So far my attempts to use (almost) normal require that the application be
linked to vdso*.so to use extern or even dlsym resolution.
extern int __attribute__ ((weak)) __kernel_gettimeofday(struct timeval
*, void *);
It seem that ld will not put the reference into the .dynsym table unless
it has found the symbol in a dso at link time. Link to the vdso*.so also
allow the extern/dlsym to resolve.
The result of this is the vdso showes up in the NEEDED list:
Dynamic segment at offset 0x1520 contains 23 entries:
Tag Type Name/Value
0x0000000000000001 (NEEDED) Shared library: [libdl.so.2]
0x0000000000000001 (NEEDED) Shared library:
[linux-vdso64.so.1]
0x0000000000000001 (NEEDED) Shared library: [libc.so.6]
but this does not seemt to cause any trouble because the vdso is already
loaded. This link time bind also puts generates a UND ref in .dynsym
table.
Symbol table '.dynsym' contains 19 entries:
Num: Value Size Type Bind Vis Ndx Name
0: 0000000000000000 0 NOTYPE LOCAL DEFAULT UND
1: 0000000000000000 24 FUNC GLOBAL DEFAULT UND dlsym@GLIBC_2.3
(2)
2: 0000000000000000 24 FUNC GLOBAL DEFAULT UND fgetc@GLIBC_2.3
(3)
3: 0000000000000000 92 NOTYPE WEAK DEFAULT UND
__kernel_gettimeofday@LINUX_2.6.11 (4)
4: 0000000000000000 24 FUNC GLOBAL DEFAULT UND
gettimeofday@GLIBC_2.3 (3)
So this becomes the first decision point. For binding libc functions
internally to vdso function we could do ld.so magic to get the entry
points directly out of the ELF HDR or out of the link_map (BTW I would
appreciate some pointers in that direction as Alan Modra is on vacation
... not which function to call & parms to use.) But that is not a general
solution and is unsatisfactory for performance sensitive functions like
memcpy/memcmp (because it implies another level of indirection)
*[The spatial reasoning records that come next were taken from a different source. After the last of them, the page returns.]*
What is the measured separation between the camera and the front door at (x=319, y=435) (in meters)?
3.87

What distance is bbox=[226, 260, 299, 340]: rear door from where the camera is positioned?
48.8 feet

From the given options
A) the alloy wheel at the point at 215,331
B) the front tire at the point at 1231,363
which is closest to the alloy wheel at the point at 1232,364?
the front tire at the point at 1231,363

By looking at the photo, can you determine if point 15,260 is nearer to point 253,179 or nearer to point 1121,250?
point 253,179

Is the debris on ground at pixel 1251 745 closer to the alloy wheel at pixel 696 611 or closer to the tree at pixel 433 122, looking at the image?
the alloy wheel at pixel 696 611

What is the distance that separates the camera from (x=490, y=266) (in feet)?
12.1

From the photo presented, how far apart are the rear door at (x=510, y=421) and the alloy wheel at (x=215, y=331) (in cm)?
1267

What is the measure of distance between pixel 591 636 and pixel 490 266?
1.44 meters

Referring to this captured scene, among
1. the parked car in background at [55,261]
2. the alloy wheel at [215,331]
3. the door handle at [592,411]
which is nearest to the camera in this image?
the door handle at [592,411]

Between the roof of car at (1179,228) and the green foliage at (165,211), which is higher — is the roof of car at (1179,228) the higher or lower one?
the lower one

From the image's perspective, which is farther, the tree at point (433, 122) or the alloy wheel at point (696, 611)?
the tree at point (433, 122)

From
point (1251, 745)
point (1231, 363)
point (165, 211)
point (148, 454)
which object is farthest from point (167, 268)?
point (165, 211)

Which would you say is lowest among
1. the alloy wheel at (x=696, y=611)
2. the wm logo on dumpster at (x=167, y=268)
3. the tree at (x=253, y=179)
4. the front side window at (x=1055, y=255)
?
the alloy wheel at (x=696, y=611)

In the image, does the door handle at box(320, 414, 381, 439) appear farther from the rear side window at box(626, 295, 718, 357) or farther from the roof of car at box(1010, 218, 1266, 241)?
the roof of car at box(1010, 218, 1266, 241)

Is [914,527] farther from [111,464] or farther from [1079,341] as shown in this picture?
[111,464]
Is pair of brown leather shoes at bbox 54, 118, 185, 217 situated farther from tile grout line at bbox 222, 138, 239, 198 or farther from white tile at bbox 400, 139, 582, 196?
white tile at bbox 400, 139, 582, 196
A more natural mechanism first requires a mechainsm to expose vdso symbols
(does ld have to see vdso??.so or some special linker script) and how to
fit this into the glibc configure/make system. Do we want glibc linking to
the kernels vdso? Or should we build a dummy vdso within glibc just to
support linking? This is important for internal libc binding (to vdso) as
well any general usage.
The first thing we would like is vdso call via PLT. This requires that the
VDSO exports enough info to resolve the PLT ref. This seems simple for
ppc32 as the target function address is needed from the link map. For
PPC64 (and other 64-bit platforms) the VDSO will have the export
preresolved .opd entries (The .opd entry is simply copied to the PLT
entry).
Ben:
I did manage to call __kernel_gettimeofday(), but
There is also a problem with the current ppc vdso64.so where it exports
the actual function address instead of the expected function descriptor
address (.opd entry). This requires the caller to manufacture a function
descriptor at runtime and disallows any thoughts of normal (PLT) call
binding. It would be helpful if the vdso64.so followed the ABI but the
kernel will have to insure that the .opd entries are pre-resolved.
There is also the question of the TOC. The currently all functions are
leaf routines so a TOC is not technically required. But normal binding
will will (try to) load a new TOC for the VDSO anyway.